On the half
From 8,17 exam simulation 24.
This question:
Monotone convex hull. (Find convex hull direction: Contact the college entrance mathematical linear programming)
Popping a backward operation is a bomb.
Sequence into a tree.
For the tree structure, parent-child relationships just recorded, can restore a whole tree.
Because to be persistent, then the stack here also becomes a tree.
Simply record on the stack father can be.
We do not even have to open an array as a stack.
Because of monotonicity, with multiplication, the effect is better.
Half, doubling some thoughts:
On two points, multiplying
1, the conventional array type stack due monotonic and continuous, may be two points and multiplying quick pop on sequence
(here dichotomy means l, r, while loop, check (mid) bipartite)
2, since you can only use half can also be used multiply, and that the difference between them where?
It found: multiplication is learned while learning lca, is used to solve the tree problem. It can be said that he is monotone, but because of the special nature of the tree can not be half solved.
Therefore, there has been doubling array. A good solution to the problem of binary tree ancestors.
Corollary: multiplier array can also be used in a simpler sequence than the tree.
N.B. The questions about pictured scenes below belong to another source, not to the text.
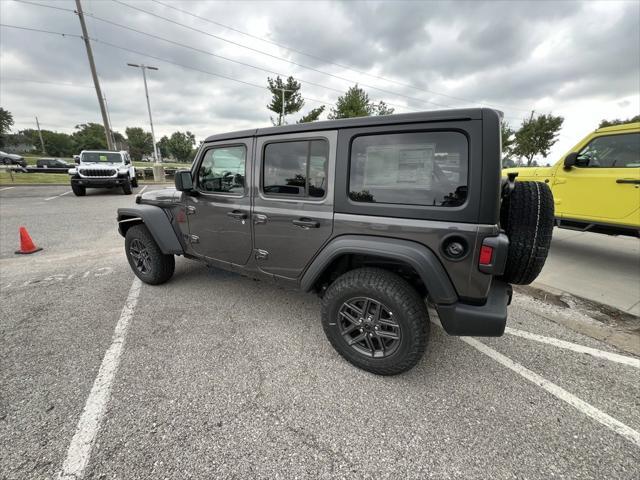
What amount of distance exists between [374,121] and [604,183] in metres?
4.44

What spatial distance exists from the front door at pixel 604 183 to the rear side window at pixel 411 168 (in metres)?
4.14

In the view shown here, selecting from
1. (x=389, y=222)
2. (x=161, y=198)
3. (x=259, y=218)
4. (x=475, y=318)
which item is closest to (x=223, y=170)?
(x=259, y=218)

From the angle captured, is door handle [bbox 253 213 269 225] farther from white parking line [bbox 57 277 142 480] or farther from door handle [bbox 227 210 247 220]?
white parking line [bbox 57 277 142 480]

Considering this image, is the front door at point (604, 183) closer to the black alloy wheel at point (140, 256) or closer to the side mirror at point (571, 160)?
the side mirror at point (571, 160)

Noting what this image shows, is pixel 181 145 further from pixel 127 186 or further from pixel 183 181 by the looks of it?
pixel 183 181

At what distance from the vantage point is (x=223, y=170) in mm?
2783

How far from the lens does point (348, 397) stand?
74.6 inches

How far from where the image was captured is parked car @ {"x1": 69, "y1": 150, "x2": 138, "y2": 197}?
1073 centimetres

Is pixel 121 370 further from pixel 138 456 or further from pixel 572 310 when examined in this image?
pixel 572 310

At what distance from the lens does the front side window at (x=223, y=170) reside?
2.62 metres

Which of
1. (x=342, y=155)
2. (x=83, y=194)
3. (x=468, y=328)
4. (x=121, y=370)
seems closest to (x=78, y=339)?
(x=121, y=370)

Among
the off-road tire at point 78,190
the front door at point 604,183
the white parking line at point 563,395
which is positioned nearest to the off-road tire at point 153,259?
the white parking line at point 563,395

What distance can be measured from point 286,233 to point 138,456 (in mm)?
1631

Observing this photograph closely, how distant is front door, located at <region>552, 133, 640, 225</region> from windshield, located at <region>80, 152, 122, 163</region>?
1475 centimetres
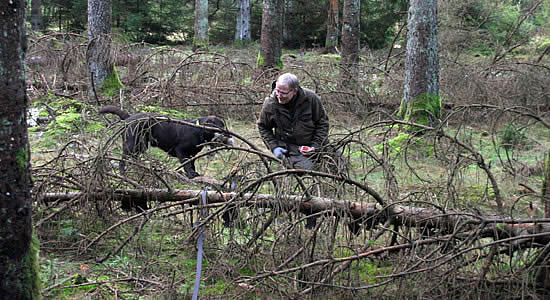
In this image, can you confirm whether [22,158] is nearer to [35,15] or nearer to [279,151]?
[279,151]

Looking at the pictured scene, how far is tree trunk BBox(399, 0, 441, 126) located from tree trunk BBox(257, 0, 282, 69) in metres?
6.54

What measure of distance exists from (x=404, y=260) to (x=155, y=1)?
24.2 metres

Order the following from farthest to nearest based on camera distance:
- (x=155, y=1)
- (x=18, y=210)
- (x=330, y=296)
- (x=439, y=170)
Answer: (x=155, y=1) → (x=439, y=170) → (x=330, y=296) → (x=18, y=210)

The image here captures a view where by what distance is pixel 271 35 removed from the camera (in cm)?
1627

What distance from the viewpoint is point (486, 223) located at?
395cm

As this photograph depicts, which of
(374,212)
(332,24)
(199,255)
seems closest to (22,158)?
(199,255)

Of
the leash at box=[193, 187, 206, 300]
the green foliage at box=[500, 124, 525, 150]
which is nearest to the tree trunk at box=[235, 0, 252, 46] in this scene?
the green foliage at box=[500, 124, 525, 150]

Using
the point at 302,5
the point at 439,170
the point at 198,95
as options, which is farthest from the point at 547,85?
the point at 302,5

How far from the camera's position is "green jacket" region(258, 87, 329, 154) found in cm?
648

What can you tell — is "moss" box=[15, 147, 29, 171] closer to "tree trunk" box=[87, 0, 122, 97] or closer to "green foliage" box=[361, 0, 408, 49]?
"tree trunk" box=[87, 0, 122, 97]

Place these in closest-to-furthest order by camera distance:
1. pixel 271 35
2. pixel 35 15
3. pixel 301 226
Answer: pixel 301 226 → pixel 271 35 → pixel 35 15

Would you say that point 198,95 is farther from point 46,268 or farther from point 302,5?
point 302,5

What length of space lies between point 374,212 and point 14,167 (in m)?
2.98

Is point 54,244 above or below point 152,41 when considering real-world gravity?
below
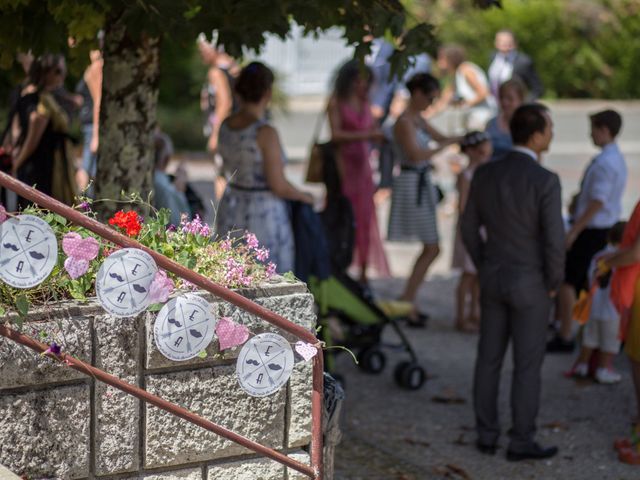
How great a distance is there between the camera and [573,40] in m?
26.4

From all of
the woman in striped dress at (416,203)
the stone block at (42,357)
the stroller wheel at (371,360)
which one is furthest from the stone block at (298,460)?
the woman in striped dress at (416,203)

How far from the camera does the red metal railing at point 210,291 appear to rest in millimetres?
3469

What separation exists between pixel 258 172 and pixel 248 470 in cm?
286

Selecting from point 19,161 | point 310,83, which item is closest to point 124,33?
point 19,161

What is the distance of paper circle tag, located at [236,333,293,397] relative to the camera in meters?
3.82

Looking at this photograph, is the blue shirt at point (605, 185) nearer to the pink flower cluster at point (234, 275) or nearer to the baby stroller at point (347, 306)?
the baby stroller at point (347, 306)

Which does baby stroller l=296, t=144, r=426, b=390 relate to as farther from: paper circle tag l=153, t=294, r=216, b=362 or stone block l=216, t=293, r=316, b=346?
paper circle tag l=153, t=294, r=216, b=362

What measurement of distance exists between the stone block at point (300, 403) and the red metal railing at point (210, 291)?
0.20m

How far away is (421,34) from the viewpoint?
217 inches

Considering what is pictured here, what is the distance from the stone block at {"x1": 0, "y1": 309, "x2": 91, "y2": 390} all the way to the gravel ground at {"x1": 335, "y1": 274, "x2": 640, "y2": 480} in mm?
2248

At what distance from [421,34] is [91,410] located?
2512 mm

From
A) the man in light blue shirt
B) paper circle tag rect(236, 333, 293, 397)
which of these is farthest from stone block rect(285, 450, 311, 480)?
the man in light blue shirt

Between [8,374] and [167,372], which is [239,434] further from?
[8,374]

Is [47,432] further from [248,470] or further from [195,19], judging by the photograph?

He is the dichotomy of the enhanced version.
Half of the problem can be resolved doubled mostly be resolved.
Is used in many cases mid-half (binary multiplier can be split), because the mid direct, not fixed log, may be less.
Multiplied i = 20 ~ 0 binary resolution, the complexity of the fixed log, with the upper half of the same, where the random a bit slower.
No record some relationship, binary multiplication and split-half is the same.
But it provides a lot of flexible and diverse array of functions doubled, making him more than a simple dichotomy adaptation, more functional.
Annex: Ordinary binary multiplication wording :( compared little trouble ) ( handsome ah)
int L, R & lt;
for (int I, 20,0) {
IF (Check (R- (I <<. 1))) R & lt = (R- (I <<. 1))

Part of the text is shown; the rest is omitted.